_GIVEN PROBLEM_: Switch every "backpack" in the entries below to "rucksack" and give the entries again with nothing else changed. Leave the pictures out of your answer.

(Image-based spatial reasoning data)
◇ ◇ ◇
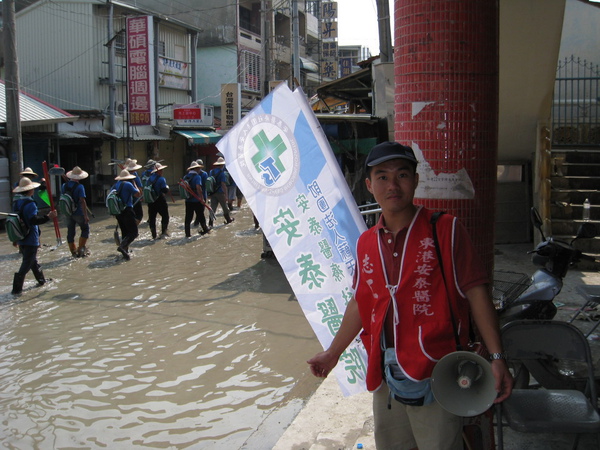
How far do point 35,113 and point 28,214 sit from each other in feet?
27.7

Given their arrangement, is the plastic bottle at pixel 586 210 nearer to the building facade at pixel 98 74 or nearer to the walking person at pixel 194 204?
the walking person at pixel 194 204

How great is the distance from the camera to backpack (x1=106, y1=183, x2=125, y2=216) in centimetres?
1070

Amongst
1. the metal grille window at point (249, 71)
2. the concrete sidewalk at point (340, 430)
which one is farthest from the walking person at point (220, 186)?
the metal grille window at point (249, 71)

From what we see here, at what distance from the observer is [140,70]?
63.4ft

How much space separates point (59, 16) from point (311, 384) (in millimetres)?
22036

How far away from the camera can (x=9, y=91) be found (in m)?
13.1

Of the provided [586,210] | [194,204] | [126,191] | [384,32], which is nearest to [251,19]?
[194,204]

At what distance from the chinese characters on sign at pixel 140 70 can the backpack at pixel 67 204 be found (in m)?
9.23

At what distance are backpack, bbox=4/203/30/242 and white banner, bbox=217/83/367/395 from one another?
19.0ft

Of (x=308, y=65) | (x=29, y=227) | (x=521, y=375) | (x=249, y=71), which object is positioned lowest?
(x=521, y=375)

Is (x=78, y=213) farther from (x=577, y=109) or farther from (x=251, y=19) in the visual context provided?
(x=251, y=19)

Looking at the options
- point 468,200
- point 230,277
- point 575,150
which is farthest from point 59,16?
point 468,200

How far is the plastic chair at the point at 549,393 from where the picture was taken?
2.76 m

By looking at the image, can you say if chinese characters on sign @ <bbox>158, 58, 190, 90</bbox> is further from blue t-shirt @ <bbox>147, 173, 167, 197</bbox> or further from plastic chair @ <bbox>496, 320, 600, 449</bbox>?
plastic chair @ <bbox>496, 320, 600, 449</bbox>
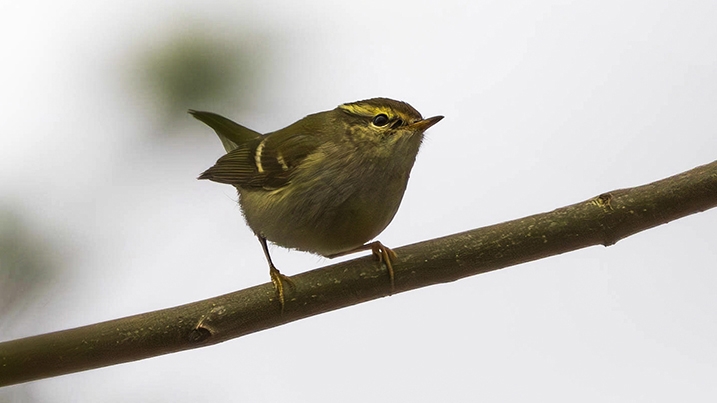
◇ ◇ ◇
_EXERCISE OUTPUT_:
How far do point 35,113 and point 28,214 sit from each other in feet?
27.7

Given their arrangement, is the plastic bottle at pixel 586 210 nearer to the building facade at pixel 98 74 or nearer to the walking person at pixel 194 204?
the walking person at pixel 194 204

How great is the distance from the camera to rucksack (x1=106, y1=183, x2=125, y2=216) in centimetres?
1070

Amongst
1. the metal grille window at point (249, 71)
2. the concrete sidewalk at point (340, 430)
which one is farthest from the walking person at point (220, 186)?
the metal grille window at point (249, 71)

From what we see here, at what distance from the observer is [140,70]?
63.4ft

How much space separates point (59, 16) from point (311, 384) (in millimetres)?
22036

How far away from the camera can (x=9, y=91) be found (in m)?
13.1

Of the provided [586,210] | [194,204] | [126,191] | [384,32], which is nearest to [251,19]?
[194,204]

At what distance from the chinese characters on sign at pixel 140 70 can the rucksack at pixel 67 204 be found (in m)?
9.23

At what distance are rucksack, bbox=4/203/30/242 and white banner, bbox=217/83/367/395 from one another?
19.0ft

Of (x=308, y=65) | (x=29, y=227) | (x=521, y=375) | (x=249, y=71), which object is positioned lowest?
(x=521, y=375)

Is (x=78, y=213) farther from (x=577, y=109) or farther from (x=251, y=19) in the visual context provided?
(x=251, y=19)

Looking at the options
- point 468,200
- point 230,277
- point 575,150
which is farthest from point 59,16?
point 468,200

How far is the plastic chair at the point at 549,393 from where the picture was taken?
2.76 m

By looking at the image, can you say if chinese characters on sign @ <bbox>158, 58, 190, 90</bbox> is further from blue t-shirt @ <bbox>147, 173, 167, 197</bbox> or further from plastic chair @ <bbox>496, 320, 600, 449</bbox>?
plastic chair @ <bbox>496, 320, 600, 449</bbox>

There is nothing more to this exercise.